#### [Exercise goal]
Set down, word for word, the portion of the article about the television series that starts at "Aarathi Prasad looks" and ends at "not to participate.".

#### [Document extract]

[Start of section]

= Race: Science's Last Taboo =

British television series

Race: Science's Last Taboo is a season of five British television programmes about race, broadcast on Channel 4 in 2009. In promotion of the series, Channel 4 doctored images of famous individuals, such as Margaret Thatcher, The Beatles, Usain Bolt and Barack Obama, to change their racial appearances.

==Programmes==
Race and Intelligence: Science's Last Taboo

Journalist Rageh Omaar speaks with various scientists to discuss whether race and intelligence are linked.

Bleach, Nip, Tuck: The White Beauty Myth

A two-part episode that looks at the increasing trend for people to "de-racialise" their body through cosmetic surgery.

The Event: How Racist Are You?

A grade-school exercise called "Blue eyes/Brown eyes", devised by Jane Elliott in the 1960s, is recreated using members of the British public to draw attention to racism.

The Human Zoo: Science's Dirty Secret

A history of the human zoo, which were popular in the late 19th-early 20th centuries.

Is It Better to Be Mixed Race?

Aarathi Prasad looks at whether this is a genetic advantage to being mixed race.

==Controversy==
"Race and Intelligence: Science's Last Taboo", the first episode of the series, caused controversy when scientists such as Richard Lynn and J. Philippe Rushton claimed in interview that Africans were less intelligent than white people and East-Asians a little more, with a mean I.Q above the white mean. The production of the programme had been inspired by similar comments made by the Nobel prize James Watson, who was advised not to participate.

[End of section]

(Stored data)
[Start of section]

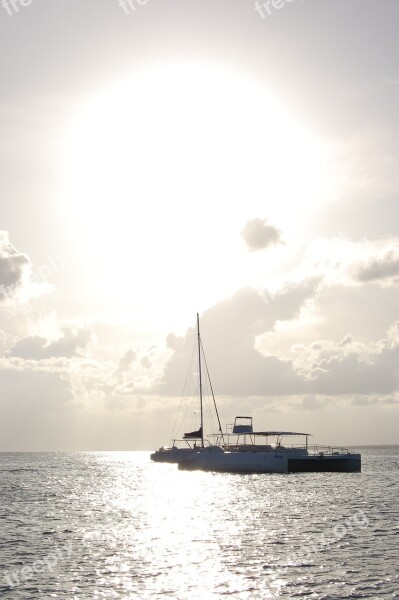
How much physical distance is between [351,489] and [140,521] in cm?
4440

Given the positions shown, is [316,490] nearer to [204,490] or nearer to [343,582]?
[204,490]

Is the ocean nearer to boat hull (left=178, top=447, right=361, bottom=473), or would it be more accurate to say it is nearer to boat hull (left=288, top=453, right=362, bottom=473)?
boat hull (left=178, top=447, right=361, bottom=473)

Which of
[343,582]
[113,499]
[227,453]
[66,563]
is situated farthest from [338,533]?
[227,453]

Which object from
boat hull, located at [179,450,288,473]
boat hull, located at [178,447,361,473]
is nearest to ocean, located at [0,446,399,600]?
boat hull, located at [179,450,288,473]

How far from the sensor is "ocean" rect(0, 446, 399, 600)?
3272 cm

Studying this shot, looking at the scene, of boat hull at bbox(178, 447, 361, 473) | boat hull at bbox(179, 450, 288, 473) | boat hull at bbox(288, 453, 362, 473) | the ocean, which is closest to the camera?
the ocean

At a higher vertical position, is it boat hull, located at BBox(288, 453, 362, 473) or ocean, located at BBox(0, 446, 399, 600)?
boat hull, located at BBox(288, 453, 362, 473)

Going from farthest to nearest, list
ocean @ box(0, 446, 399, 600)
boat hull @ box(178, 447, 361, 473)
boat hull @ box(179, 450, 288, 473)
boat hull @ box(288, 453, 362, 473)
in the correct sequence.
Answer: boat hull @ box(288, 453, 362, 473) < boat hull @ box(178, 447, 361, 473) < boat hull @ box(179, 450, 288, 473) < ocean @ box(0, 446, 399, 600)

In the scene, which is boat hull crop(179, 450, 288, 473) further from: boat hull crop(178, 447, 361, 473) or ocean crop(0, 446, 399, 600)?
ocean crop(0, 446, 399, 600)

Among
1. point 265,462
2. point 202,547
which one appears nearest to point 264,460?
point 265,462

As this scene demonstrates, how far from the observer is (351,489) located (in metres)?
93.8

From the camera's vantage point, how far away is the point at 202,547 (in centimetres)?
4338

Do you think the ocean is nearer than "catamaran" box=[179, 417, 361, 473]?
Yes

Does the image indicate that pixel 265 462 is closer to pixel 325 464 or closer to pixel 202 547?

[End of section]

#### [Reply to the exercise]
Aarathi Prasad looks at whether this is a genetic advantage to being mixed race.

==Controversy==
"Race and Intelligence: Science's Last Taboo", the first episode of the series, caused controversy when scientists such as Richard Lynn and J. Philippe Rushton claimed in interview that Africans were less intelligent than white people and East-Asians a little more, with a mean I.Q above the white mean. The production of the programme had been inspired by similar comments made by the Nobel prize James Watson, who was advised not to participate.